Oder aber wir nehmen an, die Wahrheit existiert innerhalb meiner Wahrnehmungen. In diesem Falle wiederum ist sie entweder die Summe aller Wahrheiten, ein Teil von ihnen oder gar eine Wahrheit für sich. Wenn sie eine meiner Wahrheiten ist, worin unterscheidet sie sich dann von den anderen? Wenn sie eine Wahrheit für sich ist, unterscheidet sie sich nicht wesentlich von den anderen, müßte sich aber, damit sie sich unterschiede, wesentlich von ihnen unterscheiden. Wenn sie jedoch keine Wahrnehmung ist, ist sie keine Wahrnehmung. – Wenn sie aber ein Teil meiner Wahrnehmungen ist, welcher Teil ist sie dann? Die Wahrnehmungen haben zwei Seiten, einerseits werden sie empfunden, andererseits gelten sie als empfundene Dinge, zum einen gehen sie auf mich zurück, zum anderen auf »Dinge«. Dies ist eine jener Seiten, die die Wahrheit, wenn sie denn Teil meiner Wahrnehmungen ist, sein muß. (Wenn sie auf die eine oder andere Art mehrere Wahrnehmungen ist, die sich zu einer einzigen Wahrnehmung zusammenschließen, gerät sie in die Fänge des Denkvermögens, das zu der vorherigen Annahme führt.) Wenn sie eine der beiden Seiten darstellt, dann welche? Die »subjektive«? Diese subjektive Seite aber stellt sich mir in zweierlei Form dar, entweder als meine eine »Individualität« oder als eine »meiner« multiplen Individualitäten. Im ersten Fall ist sie eine meiner Wahrnehmungen, nicht anders als andere, und ist bereits durch das vorausgegangene Argument widerlegt. Im zweiten Fall ist diese Wahrheit multipel und vielfältig, ist mehrere Wahrheiten – was der Vorstellung von Wahrheit widerspricht, was auch immer sie wert sein mag. Ist es also die objektive Seite? Das gleiche Argument wird hier angeführt, denn entweder handelt es sich um den Zusammenschluß dieser Wahrnehmungen zu einer Vorstellung von einer äußeren Welt – und diese Vorstellung ist entweder nichts oder aber eine meiner Wahrnehmungen, und sofern sie eine Wahrnehmung ist, ist diese Annahme somit bereits widerlegt; oder aber diese Seite gehört zu einer multiplen äußeren Welt, dies reduziert sie auf meine Wahrnehmungen, und in diesem Fall ist die Vielzahl der Formen das Wesentliche an der Vorstellung von Wahrheit.

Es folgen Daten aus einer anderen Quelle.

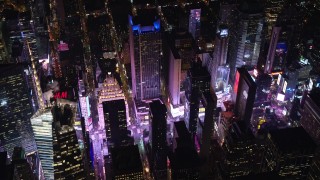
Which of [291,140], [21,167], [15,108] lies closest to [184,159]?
[291,140]

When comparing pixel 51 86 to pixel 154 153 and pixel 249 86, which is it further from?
pixel 249 86

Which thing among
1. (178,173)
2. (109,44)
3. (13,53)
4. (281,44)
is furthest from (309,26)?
(13,53)

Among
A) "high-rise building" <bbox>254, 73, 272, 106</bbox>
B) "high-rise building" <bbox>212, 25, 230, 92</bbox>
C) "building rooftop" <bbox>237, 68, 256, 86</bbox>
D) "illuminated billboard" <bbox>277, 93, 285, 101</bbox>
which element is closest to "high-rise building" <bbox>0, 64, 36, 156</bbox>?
"high-rise building" <bbox>212, 25, 230, 92</bbox>

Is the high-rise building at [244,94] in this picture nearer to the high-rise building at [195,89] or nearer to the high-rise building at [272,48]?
the high-rise building at [195,89]

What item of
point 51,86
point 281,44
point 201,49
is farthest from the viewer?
point 201,49

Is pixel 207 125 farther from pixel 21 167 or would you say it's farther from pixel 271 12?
pixel 271 12

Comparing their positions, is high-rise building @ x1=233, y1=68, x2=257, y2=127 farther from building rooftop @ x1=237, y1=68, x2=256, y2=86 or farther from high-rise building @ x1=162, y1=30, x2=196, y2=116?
high-rise building @ x1=162, y1=30, x2=196, y2=116

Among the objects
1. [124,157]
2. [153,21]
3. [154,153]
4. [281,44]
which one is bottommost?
[154,153]

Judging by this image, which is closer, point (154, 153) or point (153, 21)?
point (154, 153)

Es bleibt zu analysieren, ob die Wahrheit die Gesamtheit meiner Wahrnehmungen ist. Diese Wahrnehmungen können entweder als eine oder als viele angesehen werden. Im ersten Fall greifen wir noch einmal auf die bereits verworfene Annahme zurück. Im zweiten verschwindet die Wahrheit als Vorstellung, da sie sich mit der Gesamtheit meiner Wahrnehmungen verbindet. Um aber die Gesamtheit meiner Wahrnehmungen sein und als die meinen verstanden werden zu können, verzettelt sich die nackte Wahrheit und verschwindet. Denn entweder sie gründet sich auf die Vorstellung von Gesamtheit, die eine Vorstellung (oder Wahrnehmung) von uns ist, oder aber sie stützt sich auf nichts. Dennoch beweist nichts die Identität der Wahrheit und der Gesamtheit. Daher gibt es keine Wahrheit.

Wir aber haben die Vorstellung …

Und zugleich mit unserer Vorstellung sehen wir, daß sie keiner »Wirklichkeit« entspricht, vorausgesetzt, Wirklichkeit bedeutet etwas. Die Wahrheit hingegen ist eine Vorstellung oder Wahrnehmung von uns, wovon, wissen wir nicht, ohne Bedeutung und daher wertlos, wie jede andere unserer Wahrnehmungen auch.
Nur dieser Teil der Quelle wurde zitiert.